Thursday, March 05, 2009

O'Reilly Media Joins the Semantic Web

O'Reilly Media (, the current name for the geek publishing giant founded by Tim O'Reilly, has finally joined the Semantic Web.  O'Reilly's coining of the term "Web 2.0" and early misunderstandings of the Semantic Web stack lead some to think that he didn't see much value in machine readable information.  That seems to have changed, at least in within O'Reilly Labs.

O'Reilly Labs launched a Beta product last month called the O'Reilly Product Metadata Interface (OPMI), which is available at  The OPMI is a technical platform for the exchange of metadata between publishing trading partners.  Now that it is in RDF and publicly accessible, the rest of us can play with it, too.

It is easy to retrieve RDF/XML describing any book that O'Reilly publishes.
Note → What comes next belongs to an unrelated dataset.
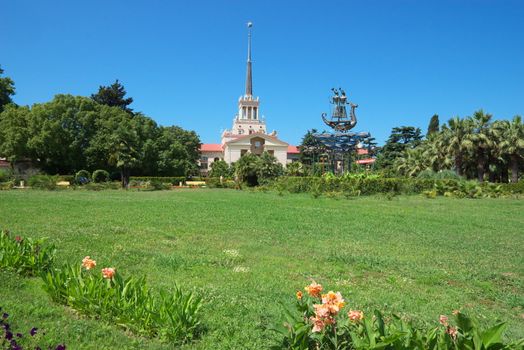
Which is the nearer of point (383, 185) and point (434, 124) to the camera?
point (383, 185)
You simply perform an HTTP GET on a URL constructed with the book's International Standard Book Number (ISBN). Every edition of a published book has an ISBN and they come in two flavors, the older 10-digit variety and the newer 13-digit version. All ISBNs issued after 1 January 2007 have been 13 digits. Some books are assigned both forms by their publishers for convenience during the transition.

For example, let's get the metadata description of an O'Reilly book I wrote, Programming Internet Email. The 13-digit ISBN for the second edition of the paperback is 9781565924796, and the 10-digit equivalent is 1-56592-479-7. The OPMI nicely works with either one, but the returned RDF uses the modern 13-digit one as canonical, as it should.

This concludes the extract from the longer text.